* TEXTAUSZUG:
Folgen für Südamerika sind zum Beispiel, dass eine große Anzahl Fische in dieser Region, aufgrund des nun nährstoffärmeren Wassers, entweder stirbt oder in andere Gewӓsser migriert, was für die auf Fischfang angewiesene Bevӧlkerung an der Küste große Auswirkungen hat. Durch die wӓrmere Wasseroberflӓchentemperatur kommt es in Südamerika des Weiteren zu starken Regenfӓllen und teilweise heftigen Überschwemmungen, wobei das nun kӓltere (im Vergleich zum Normalzustand) Wasser in Westen zu Dürren in Südostasien und Australien führt.

Da El-Niño (ENSO) ein hӧchst umfangreiches Ereignis ist, bei dem unzӓhlige atmospherische und hydrographische Faktoren eine Rolle spielen ist über die eventuellen Auswirkungen des Klimawandels auf El Niño und umgekehrt aktuell noch wenig bekannt. Dieses Ereignis ist für die aktuellen Klimamodelle, mit denen mӧgliche Verӓnderungen vorhergesagt werden zu komplex.

El Niño Auswirkungen spürbar bis nach Ost-Afrika und Tansania

Die vielzahl der Veränderungen und Auswirkungen beeinflussen lokales Klima auch auf der anderen Seite der Welt, durch sogenannte Telekonnektionen (siehe Karte), womit wir nun auch (endlich!) nach Tansania kommen. Diese komplexen Telekonnektionen beeinflussen in Ostafrika hauptsӓchlich die Menge an Niederschlag, grundsӓtzlich gibt es bei einem El Niño-Event im nӧrdlichen Ostafrika einen starken Anstieg von Niederschlag, weiter südlich hingegen sinkt die Regenmenge. Tansania liegt dabei etwas an der Übergangszone (siehe Karte), die grӧßere Auswirkung ist aber ein Anstieg von Niederschlag in bestimmten Regionen. Hierbei sind vor allem die Regionen betroffen, die zwei Regenzeiten im Jahr haben (u.a. Pemba und Unguja, Mwanza, Kigoma, nӧrdlicher Teil der Morogoro Region, Dar es Salaam, Pwani etc.), diese liegen in Nordtansania oder in der Küstenregion[3]. Der Zeitraum für die verstӓrkten Regenfӓlle beläuft sich etwa auf Ende September/Anfang Oktober bis Januar. So war es auch 2023/24, dieses Mal wurde der Effekt durch ein gleichzeitig auftretendes starkes positives IOD (+Indian Ocean Dipole), ein weiteres Wetterphӓnomen, verstӓrkt.

* AUFGABE:
Schreiben Sie den Auszug über El Niño und seine Folgen für Tansania im Anschluss an seinen letzten Satz weiter.

* AUFGELISTETE DATENSÄTZE:
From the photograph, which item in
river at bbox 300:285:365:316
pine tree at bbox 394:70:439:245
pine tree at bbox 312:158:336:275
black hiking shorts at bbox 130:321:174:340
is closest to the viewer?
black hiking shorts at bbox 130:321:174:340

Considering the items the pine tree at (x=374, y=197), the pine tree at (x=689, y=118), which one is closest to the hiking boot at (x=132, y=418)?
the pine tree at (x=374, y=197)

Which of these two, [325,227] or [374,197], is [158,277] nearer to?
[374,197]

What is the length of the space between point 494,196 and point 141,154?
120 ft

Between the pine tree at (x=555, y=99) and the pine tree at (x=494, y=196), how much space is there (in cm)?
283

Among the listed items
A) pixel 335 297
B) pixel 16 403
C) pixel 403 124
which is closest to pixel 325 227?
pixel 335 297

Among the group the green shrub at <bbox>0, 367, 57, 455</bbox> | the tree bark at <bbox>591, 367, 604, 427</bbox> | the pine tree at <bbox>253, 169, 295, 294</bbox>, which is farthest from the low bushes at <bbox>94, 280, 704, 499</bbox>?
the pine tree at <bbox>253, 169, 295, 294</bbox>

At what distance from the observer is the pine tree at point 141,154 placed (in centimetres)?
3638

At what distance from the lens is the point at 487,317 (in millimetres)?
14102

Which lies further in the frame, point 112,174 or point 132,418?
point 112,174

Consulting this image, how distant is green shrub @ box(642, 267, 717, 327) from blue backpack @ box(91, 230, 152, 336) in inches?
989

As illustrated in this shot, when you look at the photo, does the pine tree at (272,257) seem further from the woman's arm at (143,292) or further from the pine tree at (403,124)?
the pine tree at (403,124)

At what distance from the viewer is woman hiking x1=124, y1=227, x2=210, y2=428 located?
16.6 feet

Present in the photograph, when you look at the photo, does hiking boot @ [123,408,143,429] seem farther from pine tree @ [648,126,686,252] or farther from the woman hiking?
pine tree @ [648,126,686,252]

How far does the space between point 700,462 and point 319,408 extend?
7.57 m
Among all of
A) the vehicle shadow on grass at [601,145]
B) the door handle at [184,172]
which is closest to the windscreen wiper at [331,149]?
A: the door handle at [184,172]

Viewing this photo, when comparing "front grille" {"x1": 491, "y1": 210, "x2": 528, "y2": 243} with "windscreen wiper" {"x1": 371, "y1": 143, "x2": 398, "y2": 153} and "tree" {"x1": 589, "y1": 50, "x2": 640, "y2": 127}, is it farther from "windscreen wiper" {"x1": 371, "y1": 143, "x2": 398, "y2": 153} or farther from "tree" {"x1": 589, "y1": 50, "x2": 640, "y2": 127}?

* ANTWORT:
Karte zum El Niño

Kartenquelle: NOAA Climate.gov

Was die konkreten Auswirkungen dessen waren, betrachten wir im folgenden Teil. Die Auswirkungen des aktuellen El Niño-Ereignisses sind in Afrika, wie bereits erwӓhnt, nicht auf Tansania beschränkt. Die gesamte Ostafrika-Region, darunter Burundi, Äthiopien, Kenia, Ruanda, Somalia, Südsudan, Sudan und Uganda, hat unter den starken Regenfällen und Überflutungen gelitten. Laut Berichten haben mindestens 479 Menschen ihr Leben verloren, mehr als 5,2 Millionen Menschen sind von den Auswirkungen betroffen, und 2,1 Tausend Menschen wurden durch die Fluten vertrieben [4]. Tansania ist derzeit mit den verheerenden Auswirkungen des El Niño-Ereignisses konfrontiert, das zu verstärkten Niederschlägen und schweren Überschwemmungen geführt hat. Laut Behördenberichten sind mindestens 47 Menschen gestorben, und 85 weitere wurden durch die starken Überschwemmungen und Erdrutsche im Norden Tansanias verletzt.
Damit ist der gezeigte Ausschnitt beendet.